Schnitzer stellen mit vereinter Kraft aus

Mitglieder aus vier Vereinen geben in Scheibenberg einen Einblick in ihr Schaffen. Die Arbeiten kommen aus der Bergstadt, aus Crottendorf, Elterlein und Schlettau. Die Gastgeber übernehmen in ihrer Stadt noch manch andere Aufgabe.

Scheibenberg.

Bergmänner in allen möglichen Ausführungen, Jäger, Reliefs, Pyramiden, Schwibbögen, Klöppelarbeiten und mehr: Die aktuelle Schnitzausstellung im Scheibenberger Rathaus bietet einen umfassenden Einblick in das Schaffen hiesiger Frauen und Männer. Abwechslung ist Trumpf in der Gemeinschaftsschau, die von Vereinen aus Crottendorf, Elterlein, Schlettau und Scheibenberg gestaltet worden ist. Sie haben mehrere hundert Exponate im Scheibenberger Rathaus zusammengestellt.

Bereits zum 29. Mal ist eine solch gemeinsame Präsentation vorbereitet worden, sie hat Tradition. "Früher fand die Ausstellung im Abstand von zwei Jahren statt, inzwischen alle drei Jahre", sagt André Gerber, der Vorsitzende des gastgebenden Schnitz- und Krippenvereins Scheibenberg. Der 57-Jährige berichtet, dass die Scheibenberger auch schon Gastgeber der ersten Ausstellung dieser Art gewesen sind. Der Schnitz- und Krippenverein der Stadt an den Orgelpfeifen blickt aber auf eine noch längere Geschichte zurück. Genau genommen gibt es ihn seit 1921, wenn auch mit Unterbrechungen. "Zu DDR-Zeiten waren wir im Kulturbund integriert, zur Wende haben wir uns als Verein wiedergegründet", berichtet der Vorsitzende. Dabei zählte die Gemeinschaft 27 Mitglieder. "Heute sind wir noch 13 Mitstreiter und einige von ihnen arbeiten in den alten Bundesländern", erzählt André Gerber.

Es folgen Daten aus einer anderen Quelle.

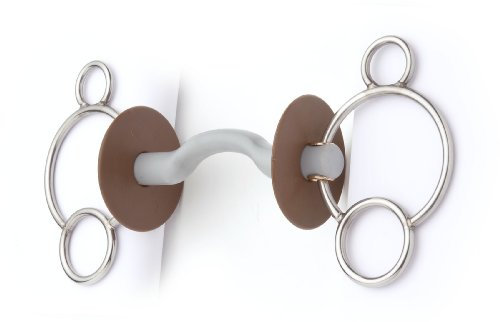 Beris Gebiss 3-Ring mit Zungenbogenstange, beweglich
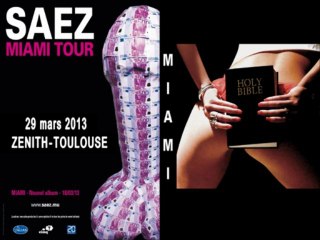 Saez - Que sont-elles devenues (album Miami)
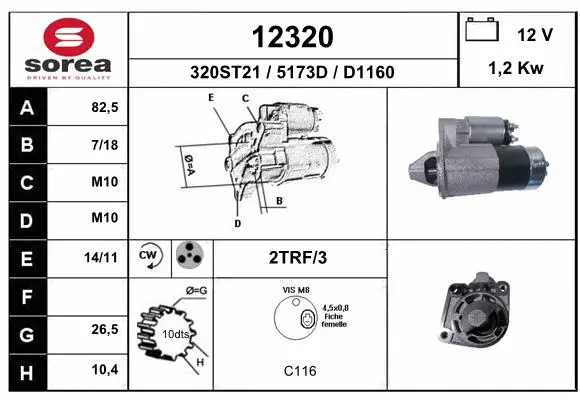 Starter (12320)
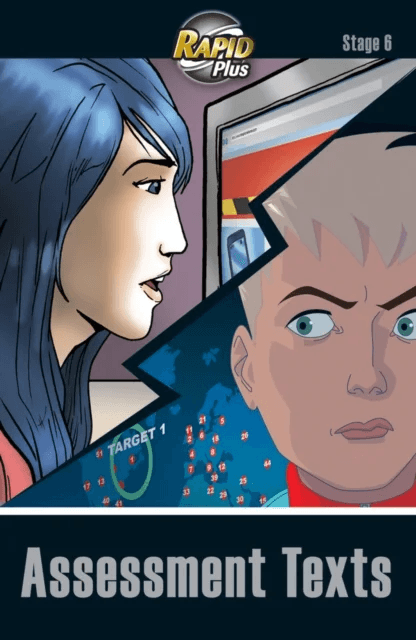RapidPlus Assessment Book Stage 6 av David Grant, David Clayton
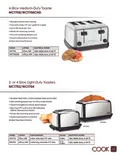 resources of Spec Sheet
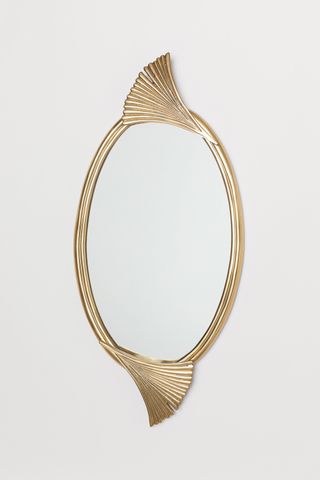 H&M Home + Oval Mirror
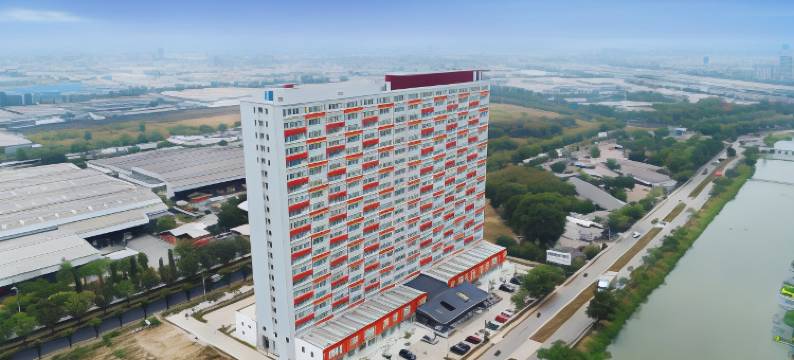 Samme City Riverview Apartment Tower Mahakam图片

"Wie fast überall in den Vereinen klemmt es auch bei uns beim Nachwuchs", berichtet Jonathan Straube. Der Holzbildhauermeister ist aktives Mitglied bei den Scheibenberger Schnitzern. Die Holzkünstler treffen sich immer freitags ab 20 Uhr im Schnitzerheim am Schnitzerweg. "Das ist eine ehemalige Wismutbaracke", so André Gerber. Dort und natürlich zu Hause schnitzt jeder das, was er gern möchte - denn eine Spezialisierung auf bestimmte Motive gibt es bei den Scheibenbergern nicht. Eines aber haben die Männer bei ihrem anspruchsvollen Hobby gemeinsam: Sie kümmern sich unter anderem um den großen Schwibbogen auf dem Markt. "Den haben wir vor zwei Jahren komplett restauriert, sonst wäre er wohl auseinandergefallen", berichtet Stefan Böttrich, der ebenfalls dem Verein angehört. Die Gemeinschaft übernimmt auch die Pflege der Figuren auf der Scheibenberger Ortspyramide. Stefan Böttrich "wacht" zudem noch über den mechanischen Heimatberg des Vereins, der ebenfalls bei der aktuellen Gemeinschaftsausstellung zu sehen ist. Besonderes Augenmerk legt er dabei auf die Instandhaltung der Mechanik. Der Berg stammt aus der Zeit um 1890 und war 1968 auf einem Dachboden entdeckt worden. Horst Günther - ein unter dem Spitznamen "Steckzwiebel" bekanntes Original aus Geyer - hatte das gute Stück seiner Zeit wieder angerichtet und restauriert.

Die Schnitzausstellung der Vereine aus Crottendorf, Elterlein, Schlettau und Scheibenberg ist noch bis zum 21. Oktober im Scheibenberger Rathaus zu sehen. Besucht werden kann die Gemeinschaftsschau wie folgt: montags bis freitags von 14 bis 19 Uhr sowie sonnabends und sonntags von 10 Uhr bis 19 Uhr.